(Beginning of Provided records)
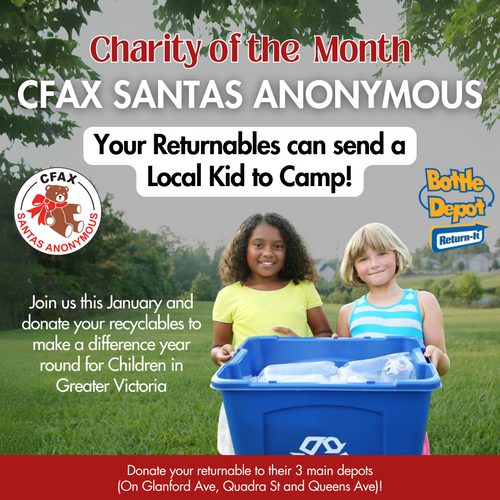 Your Returnables Can Send a Local Kid to Camp!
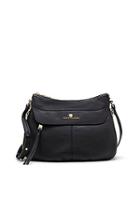 Vince Camuto Vince Camuto Dean- Zip Compartment Pebbled Cross Body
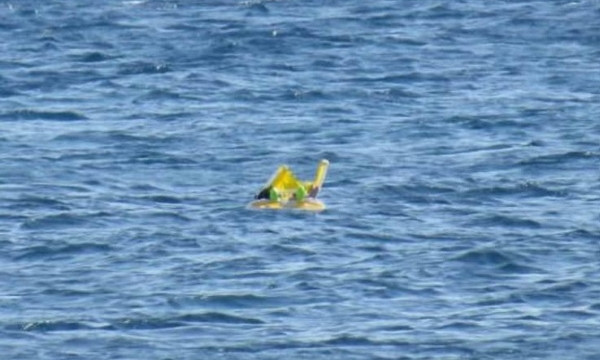 На запорожском курорте мать с тремя детьми унесло в море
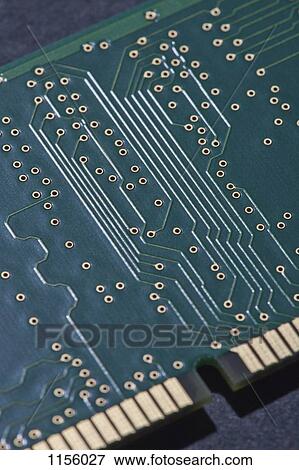 A RAM, Random Access Memory, card View Large Photo Image Stock Photo - A RAM, Random Access Memory, card. Fotosearch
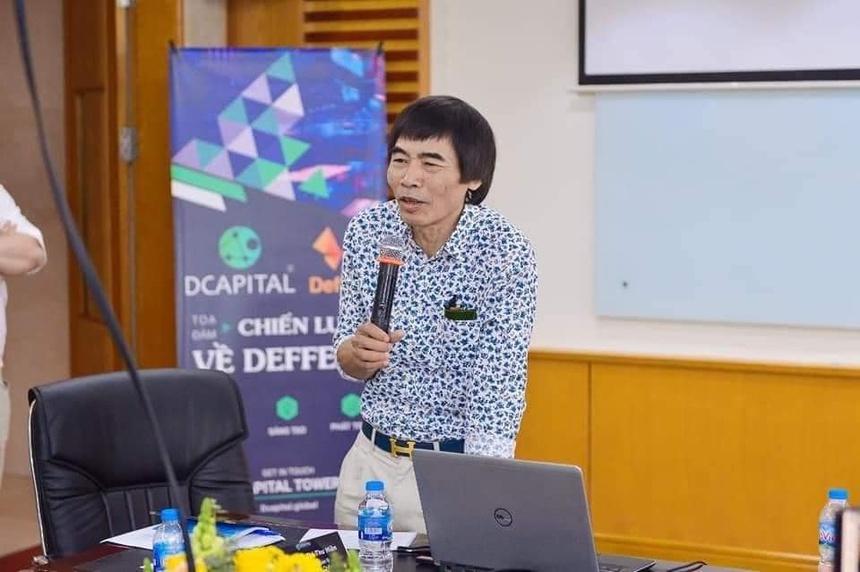 Xuất hiện trong hệ thống đa cấp, TS Lê Thẩm Dương nói bị lợi dụng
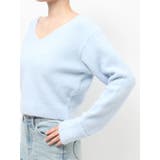 Vネッククロップドニットプルオーバー | RESEXXY | 詳細画像25 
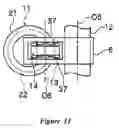 Fig. 12 - Valve mechanism for an internal combustion engine
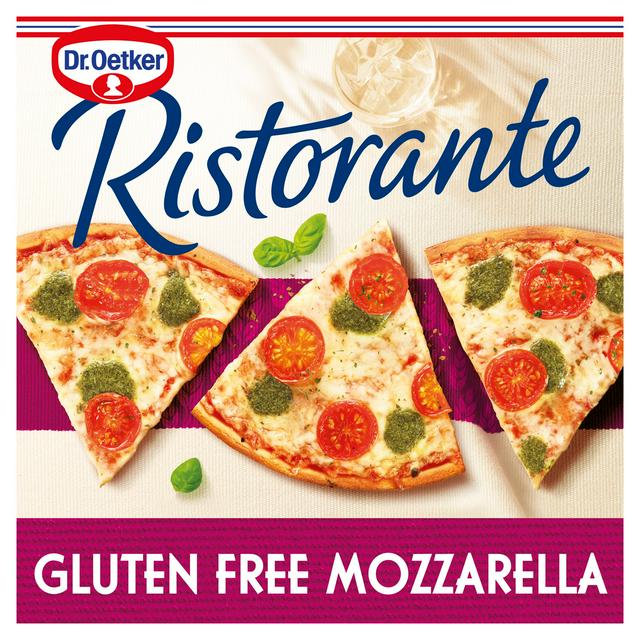 Dr.Oetker Ristorante 370g Gluten Free Mozzarella Pizza - gallery image 1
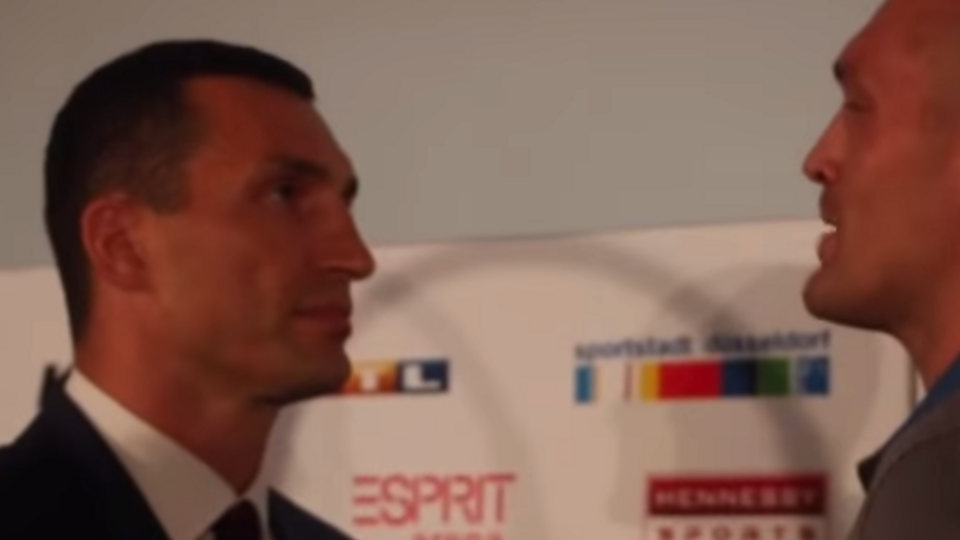 Кличко: Тайсон Фьюри выйдет на ринг не для того, чтобы отбывать номер. Видео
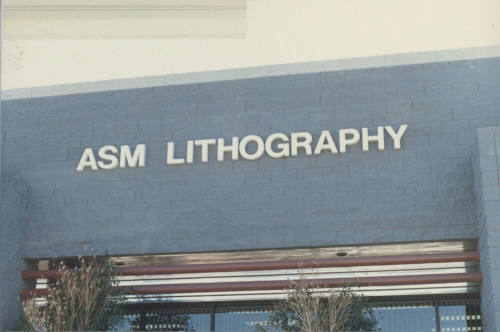 ASM Lithography - 3015 South Park Drive - Tempe, Arizona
(End of Provided records)
== Work item ==
Copy every record exactly, but skip the pictures.

== The completed task ==
 Your Returnables Can Send a Local Kid to Camp!
 Vince Camuto Vince Camuto Dean- Zip Compartment Pebbled Cross Body
 На запорожском курорте мать с тремя детьми унесло в море
 A RAM, Random Access Memory, card View Large Photo Image Stock Photo - A RAM, Random Access Memory, card. Fotosearch
 Xuất hiện trong hệ thống đa cấp, TS Lê Thẩm Dương nói bị lợi dụng
 Vネッククロップドニットプルオーバー | RESEXXY | 詳細画像25 
 Fig. 12 - Valve mechanism for an internal combustion engine
 Dr.Oetker Ristorante 370g Gluten Free Mozzarella Pizza - gallery image 1
 Кличко: Тайсон Фьюри выйдет на ринг не для того, чтобы отбывать номер. Видео
 ASM Lithography - 3015 South Park Drive - Tempe, Arizona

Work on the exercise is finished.